Football World Championship
- Organiser(s): FA (England) SFA (Scotland)
- Founded: 1876
- Abolished: 1904; 122 years ago
- Teams: 2
- Most championships: Queen's Park (4 titles)

= Football World Championship =

The Football World Championship, also known as the United Kingdom Championship or the International Club Championship, was an exhibition association football match played between the English and Scottish club champions (either national cup or league championship) on a regular, but not annual, basis in the late 19th and early 20th centuries, with varying degrees of press attention and public interest. Perhaps the most widely publicised at the time under the 'World Championship' name was the 1888 event between Renton and West Bromwich Albion, while in the modern age interest from historians has drawn more attention to matches involving Sunderland, particularly the 1895 match.

==History==
===1870s===
Matches were played between the winners of the English FA Cup and the Scottish Cup from November 1876, when Wanderers lost to Queen's Park at The Oval in London; press reports from the time made little mention of the fact that both were holders of the principal trophy of their country, and the fixture was a repeat of an arrangement from the previous year. It appears that a return match in Glasgow was planned during the 1876–77 season (as had occurred in 1875–76), but there are no records of this taking place due to a dispute over expenses. The next meeting between the cup winners was in April 1878 between Wanderers and Vale of Leven (both of whom had just retained the respective trophies), again taking place in London, won by the Scottish side and with no great fanfare over its significance. Vale of Leven were also involved in the next match in December 1879 when they defeated Old Etonians at the first Hampden Park, the first such match to take place in Scotland and in difficult weather conditions.

===1880s===
In May 1880, Queen's Park beat Clapham Rovers in Glasgow (with proceeds from the match going to a memorial fund for SFA secretary William Dick who had recently died) then repeated this in London the following February. The Spiders then routed Old Carthusians 8–0 in January 1882 at Hampden (again in very bad weather, and something of a freak result as the Charterhouse School alumni restricted Vale of Leven to a 2–1 defeat a day later). with no return match known to have taken place. All of these matches were reported in some detail by newspapers, but no mention was given to a formal championship, either of 'Great Britain' or 'The World'.
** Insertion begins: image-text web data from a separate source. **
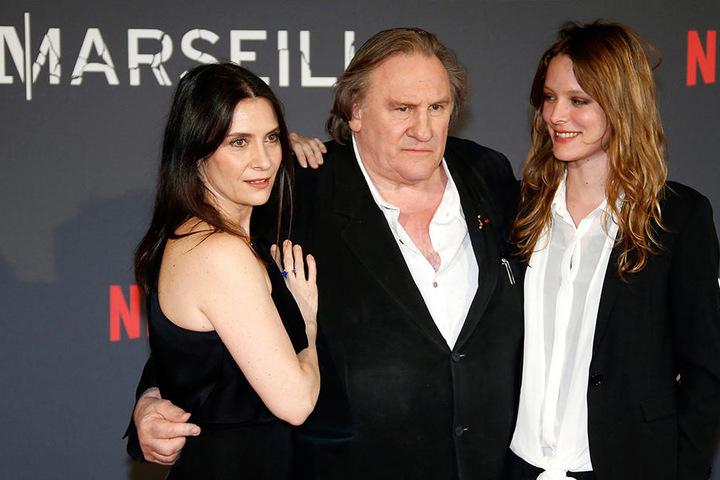 """Die französischen Schauspieler Geraldine Pailhas, Gerard Depardieu und Stephane Caillard (v.l.) posieren im Juni 2016 in Marseille bei der Premiere der französischen Fernseh-Serie """"Marseille""""."""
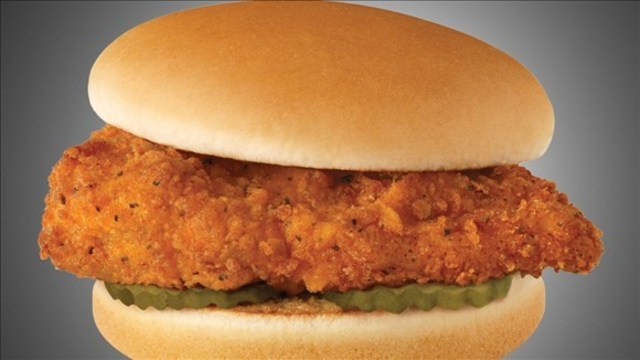 Chick-fil-A hosts toy drive, will give free sandwiches to donors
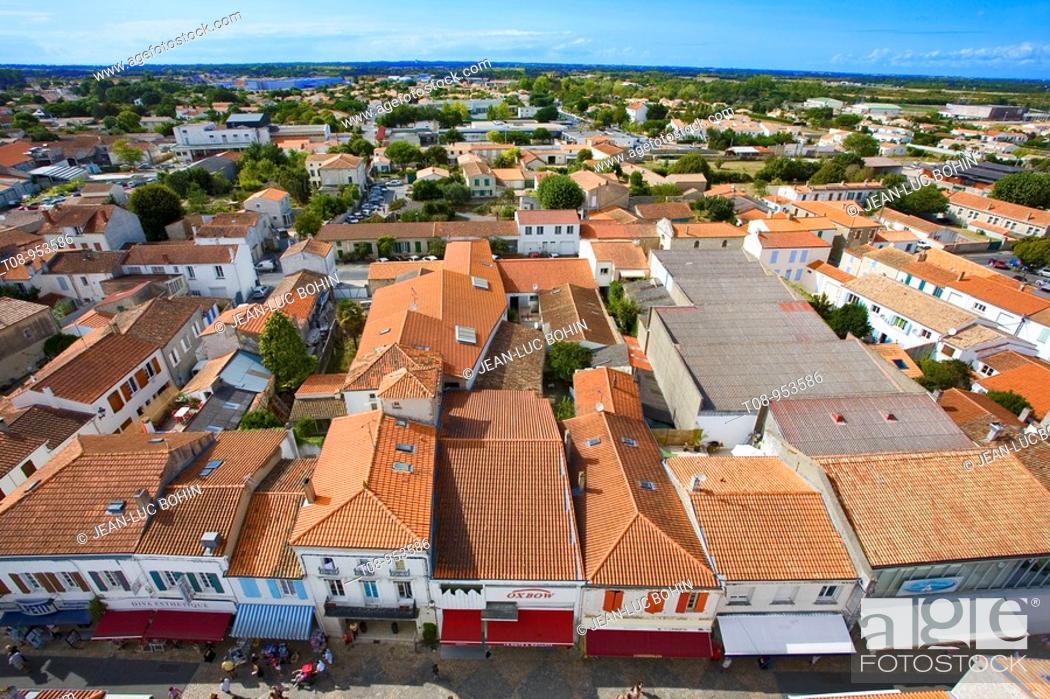 Stock Photo: france, charente maritime, oléron, saint-pierre : toits.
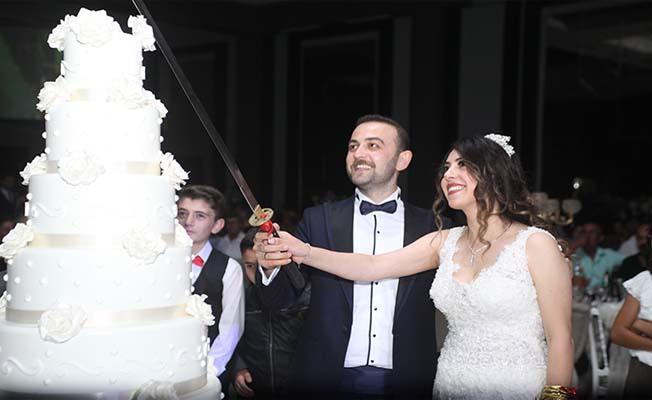 Zavır çiftinin mutlu günü
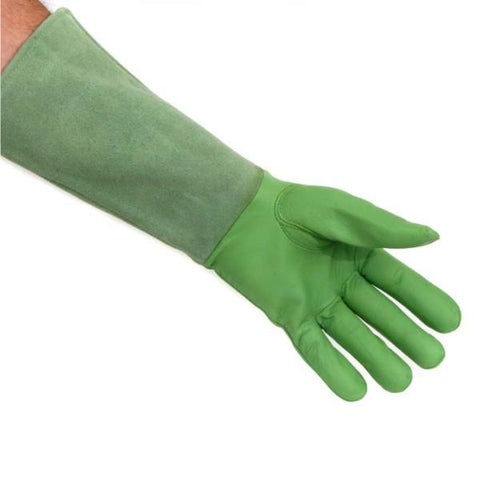 QUALITY PRODUCTS | Scratch Protectors Gauntlet Glove Green - Medium in use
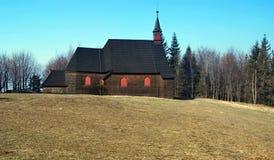 Kyrka på den Mala Prasiva kullen Arkivfoto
That situation changed somewhat in September 1883, when Dumbarton's match against Blackburn Olympic in Scotland was referred to in multiple publications as the "Championship of the United Kingdom". This resulted in a convincing win for Dumbarton; it is unclear whether a return match in February 1884 (won more narrowly by Blackburn Olympic) was considered a second leg of the same tie. The situation at that time was complicated somewhat by the fact that Scottish teams could and did enter the FA Cup, somewhat negating the idea of there being two separate paths to the trophies: a prime example of this came only a week afterwards, when Blackburn Olympic played Queen's Park in the semi-final of the 1883–84 FA Cup in Nottingham. The Scots (who had by then been awarded the Scottish Cup when Vale of Leven refused to play on the scheduled date) progressed to the 1884 FA Cup Final where they lost 2–1 to Blackburn Rovers, another side from the same Lancashire town as the previous winners. Although both clubs played several other cross-border friendlies over the next year, they did not meet each other again until the 1885 FA Cup Final, by which time Queen's Park's status as Scottish Cup holders had been ended (they were eliminated as early as October in a shock defeat to Battlefield, while Renton won the title in February). Thus the second Anglo-Scottish FA Cup final on 4 April 1885 – again won by Blackburn Rovers – could also not be considered a true meeting of the English and Scottish reigning champions. Over the next season Rovers never met Renton, but did challenge Queen's Park twice in that period (the matches noteworthy for the rule laid down by staunchly amateur Scottish Football Association that any professionals employed by Blackburn could not take part, with the makeshift teams well beaten home and away as a consequence). The 1886 FA Cup winners were Blackburn Rovers for a third successive time while Queen's Park reclaimed the Scottish version, but once again these familiar opponents did not arrange to face each other over the next season; Rovers this time did play Renton.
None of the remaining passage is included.